There were no documents regarding the level pressure mattresses should be set at for people using pressure relieving mattresses.
People's rights were not upheld with the effective use of the Mental Capacity Act 2005. People were not supported to have maximum choice and control of their lives and staff did not support them in the least restrictive way possible and in their best interests. Their needs were not accurately assessed, understood and communicated.
Overall staff were kind and caring, however the provider's systems and processes did not support them to consistently display their caring values. People including those living with dementia were not offered stimulating activities on a regular basis.
Information was not available to people in a format to meet their individual communication needs when required. The service was not currently supporting people who were considered end of life, but if they did relevant information was not recorded in their care plans.
The provider's quality monitoring systems were not effective. Internal audits did not identify the issues we found at this inspection.
People said they felt safe and that their needs were met. People were protected against the risk of infection. Accidents and incidents were appropriately managed and learning from this was disseminated to staff. Sufficient numbers of suitably skilled staff were deployed to meet people’s needs in a timely manner.
Assessments were carried out prior to people joining the home to ensure their needs could be met. Staff were supported through induction, training and supervisions. People were not always supported to eat a healthy and well-balanced diet. People had access to a variety of healthcare professionals when required to maintain good health.
People’s independence was promoted. The provider worked in partnership with key organisations to ensure people's individual needs were planned.
For more details, please see the full report which is on the CQC website at www.cqc.org.uk.

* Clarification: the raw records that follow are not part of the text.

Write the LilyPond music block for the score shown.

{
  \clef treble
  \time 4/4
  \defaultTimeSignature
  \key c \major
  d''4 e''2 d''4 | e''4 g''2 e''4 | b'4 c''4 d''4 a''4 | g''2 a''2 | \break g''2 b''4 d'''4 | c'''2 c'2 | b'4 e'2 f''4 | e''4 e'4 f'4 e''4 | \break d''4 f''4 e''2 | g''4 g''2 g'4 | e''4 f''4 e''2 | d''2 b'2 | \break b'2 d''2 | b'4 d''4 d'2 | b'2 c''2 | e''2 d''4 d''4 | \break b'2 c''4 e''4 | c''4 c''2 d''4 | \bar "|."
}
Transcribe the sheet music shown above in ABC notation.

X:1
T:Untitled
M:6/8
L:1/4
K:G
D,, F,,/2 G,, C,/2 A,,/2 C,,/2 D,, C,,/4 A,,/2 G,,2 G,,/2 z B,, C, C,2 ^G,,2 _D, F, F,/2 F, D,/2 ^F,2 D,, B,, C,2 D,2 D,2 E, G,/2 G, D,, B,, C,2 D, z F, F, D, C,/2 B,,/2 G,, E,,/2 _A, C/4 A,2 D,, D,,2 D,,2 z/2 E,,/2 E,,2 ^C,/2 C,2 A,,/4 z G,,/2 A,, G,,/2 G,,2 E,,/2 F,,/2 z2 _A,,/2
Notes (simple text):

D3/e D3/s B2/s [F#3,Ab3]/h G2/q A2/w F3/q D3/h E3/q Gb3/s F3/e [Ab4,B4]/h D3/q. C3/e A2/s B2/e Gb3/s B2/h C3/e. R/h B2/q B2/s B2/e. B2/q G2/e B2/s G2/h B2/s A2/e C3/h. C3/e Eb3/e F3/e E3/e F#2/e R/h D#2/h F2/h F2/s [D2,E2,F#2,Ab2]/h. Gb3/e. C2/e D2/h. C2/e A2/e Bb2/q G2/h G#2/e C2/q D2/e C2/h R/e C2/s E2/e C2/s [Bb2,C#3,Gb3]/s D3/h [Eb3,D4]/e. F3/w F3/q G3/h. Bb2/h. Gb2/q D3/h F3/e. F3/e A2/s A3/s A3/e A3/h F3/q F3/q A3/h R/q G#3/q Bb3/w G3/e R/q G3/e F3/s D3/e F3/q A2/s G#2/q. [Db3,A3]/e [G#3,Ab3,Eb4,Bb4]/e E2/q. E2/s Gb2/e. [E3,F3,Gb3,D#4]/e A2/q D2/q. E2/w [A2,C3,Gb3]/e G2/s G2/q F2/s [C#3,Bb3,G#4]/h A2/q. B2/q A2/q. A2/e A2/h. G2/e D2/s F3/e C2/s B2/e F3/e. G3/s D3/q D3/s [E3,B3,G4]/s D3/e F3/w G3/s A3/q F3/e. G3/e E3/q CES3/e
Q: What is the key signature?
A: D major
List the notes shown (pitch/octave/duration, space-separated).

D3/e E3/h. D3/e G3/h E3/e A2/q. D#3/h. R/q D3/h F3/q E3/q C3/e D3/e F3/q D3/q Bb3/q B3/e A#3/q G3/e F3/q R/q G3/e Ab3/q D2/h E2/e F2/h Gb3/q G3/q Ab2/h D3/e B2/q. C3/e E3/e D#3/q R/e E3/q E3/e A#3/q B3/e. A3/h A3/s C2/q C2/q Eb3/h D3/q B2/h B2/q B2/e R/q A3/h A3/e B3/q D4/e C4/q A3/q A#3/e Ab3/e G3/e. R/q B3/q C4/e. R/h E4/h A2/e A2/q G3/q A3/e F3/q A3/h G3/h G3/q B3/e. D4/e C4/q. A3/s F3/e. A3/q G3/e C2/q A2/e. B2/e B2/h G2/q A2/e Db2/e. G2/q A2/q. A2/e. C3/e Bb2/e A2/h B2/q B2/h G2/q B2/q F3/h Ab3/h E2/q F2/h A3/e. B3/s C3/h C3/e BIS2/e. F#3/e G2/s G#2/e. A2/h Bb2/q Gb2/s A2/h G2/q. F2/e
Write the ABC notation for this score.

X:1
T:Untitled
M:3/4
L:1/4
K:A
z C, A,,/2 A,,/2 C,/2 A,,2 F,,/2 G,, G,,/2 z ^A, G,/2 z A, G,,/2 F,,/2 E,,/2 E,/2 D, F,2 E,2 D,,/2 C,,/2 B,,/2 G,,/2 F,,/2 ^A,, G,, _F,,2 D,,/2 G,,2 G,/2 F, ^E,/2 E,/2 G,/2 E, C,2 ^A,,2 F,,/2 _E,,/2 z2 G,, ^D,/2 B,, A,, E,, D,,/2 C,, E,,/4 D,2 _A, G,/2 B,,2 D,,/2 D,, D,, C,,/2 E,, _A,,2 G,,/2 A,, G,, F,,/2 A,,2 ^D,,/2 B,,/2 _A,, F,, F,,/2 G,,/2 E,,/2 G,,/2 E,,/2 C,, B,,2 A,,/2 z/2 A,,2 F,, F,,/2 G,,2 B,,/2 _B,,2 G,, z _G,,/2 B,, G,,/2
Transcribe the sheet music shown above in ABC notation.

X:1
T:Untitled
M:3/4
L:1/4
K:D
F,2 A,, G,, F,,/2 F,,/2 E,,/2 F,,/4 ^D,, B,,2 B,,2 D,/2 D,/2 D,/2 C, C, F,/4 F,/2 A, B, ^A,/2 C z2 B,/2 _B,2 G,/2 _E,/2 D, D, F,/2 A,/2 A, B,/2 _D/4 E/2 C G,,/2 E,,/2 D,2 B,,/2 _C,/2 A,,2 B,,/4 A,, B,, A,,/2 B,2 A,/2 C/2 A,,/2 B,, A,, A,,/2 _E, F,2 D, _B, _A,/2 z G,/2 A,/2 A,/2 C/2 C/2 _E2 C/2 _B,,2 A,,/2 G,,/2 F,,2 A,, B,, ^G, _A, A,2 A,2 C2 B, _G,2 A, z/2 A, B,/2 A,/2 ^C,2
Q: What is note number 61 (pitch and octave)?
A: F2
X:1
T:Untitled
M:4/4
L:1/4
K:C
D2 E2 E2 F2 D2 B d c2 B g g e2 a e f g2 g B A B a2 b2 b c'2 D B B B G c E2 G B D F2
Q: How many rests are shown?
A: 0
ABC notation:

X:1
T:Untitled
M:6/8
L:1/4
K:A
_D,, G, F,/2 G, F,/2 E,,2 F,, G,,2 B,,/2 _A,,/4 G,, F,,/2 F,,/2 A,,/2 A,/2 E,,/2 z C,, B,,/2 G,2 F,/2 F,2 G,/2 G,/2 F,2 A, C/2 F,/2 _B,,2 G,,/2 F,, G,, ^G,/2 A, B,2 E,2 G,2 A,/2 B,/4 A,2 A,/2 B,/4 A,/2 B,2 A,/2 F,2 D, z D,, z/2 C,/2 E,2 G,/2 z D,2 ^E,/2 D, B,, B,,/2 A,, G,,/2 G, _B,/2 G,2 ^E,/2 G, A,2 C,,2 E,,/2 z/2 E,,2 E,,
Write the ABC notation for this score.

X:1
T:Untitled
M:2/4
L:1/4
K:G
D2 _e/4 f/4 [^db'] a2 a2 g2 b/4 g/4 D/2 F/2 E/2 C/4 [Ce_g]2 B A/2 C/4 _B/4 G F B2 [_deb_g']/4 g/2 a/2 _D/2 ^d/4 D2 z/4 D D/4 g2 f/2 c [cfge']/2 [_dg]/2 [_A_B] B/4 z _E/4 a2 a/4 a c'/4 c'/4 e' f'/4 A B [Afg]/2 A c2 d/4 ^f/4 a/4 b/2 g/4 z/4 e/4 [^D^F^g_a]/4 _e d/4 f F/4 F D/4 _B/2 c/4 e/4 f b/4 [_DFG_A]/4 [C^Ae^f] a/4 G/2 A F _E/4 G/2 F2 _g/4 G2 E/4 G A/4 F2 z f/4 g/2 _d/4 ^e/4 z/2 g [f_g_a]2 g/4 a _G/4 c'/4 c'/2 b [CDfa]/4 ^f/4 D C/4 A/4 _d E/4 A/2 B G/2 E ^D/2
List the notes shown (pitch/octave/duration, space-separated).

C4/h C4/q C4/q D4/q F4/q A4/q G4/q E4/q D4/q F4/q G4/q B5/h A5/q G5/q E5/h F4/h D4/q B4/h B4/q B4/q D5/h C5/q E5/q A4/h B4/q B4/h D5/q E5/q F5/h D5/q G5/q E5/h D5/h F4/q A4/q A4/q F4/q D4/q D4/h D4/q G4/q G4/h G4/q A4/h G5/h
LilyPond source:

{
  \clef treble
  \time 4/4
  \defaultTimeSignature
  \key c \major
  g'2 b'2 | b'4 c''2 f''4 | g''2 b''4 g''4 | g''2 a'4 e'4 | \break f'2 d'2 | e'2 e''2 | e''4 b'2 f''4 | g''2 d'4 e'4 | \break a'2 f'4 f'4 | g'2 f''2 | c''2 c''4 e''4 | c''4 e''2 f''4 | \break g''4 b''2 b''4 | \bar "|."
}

Rating at last inspection and update
The last rating of the service was requires improvement (published on 28 August 2018). The provider completed an action plan after the last inspection to show what they would do and by when to improve. At this inspection not, enough improvement had been made and the provider was still in breach of regulations.
Why we inspected
This was a planned inspection based on the previous rating.
Enforcement
We found five breaches of the Health and Social Care Act 2008 (Regulated Activities) Regulations 2014 in relation to person-centred care, dignity and respect, safe care and treatment, consent and good governance.
Please see the action we have told the provider to take at the end of this report. Full information about CQC’s regulatory response to the more serious concerns found during inspections is added to reports after any representations and appeals have been concluded.
Follow up:
We will ask the provider to complete an action plan to show what they will do and by when to improve to at least good. We will continue to monitor intelligence we receive about the service until we return to visit as per our re-inspection programme. If any concerning information is received, we may inspect sooner. We will also meet with the provider.
Special Measures
The overall rating for this service is ‘Inadequate’ and the service is therefore in ‘special measures’. This means we will keep the service under review and, if we do not propose to cancel the provider’s registration, we will re-inspect within 6 months to check for significant improvements.
If the provider has not made enough improvement within this timeframe. And there is still a rating of inadequate for any key question or overall rating, we will take action in line with our enforcement procedures. This will mean we will begin the process of preventing the provider from operating this service. This will usually lead to cancellation of their registration or to varying the conditions the registration.
For adult social care services, the maximum time for being in special measures will usually be no more than 12 months. If the service has demonstrated improvements when we inspect it. And it is no longer rated as inadequate for any of the five key questions it will no longer be in special measures.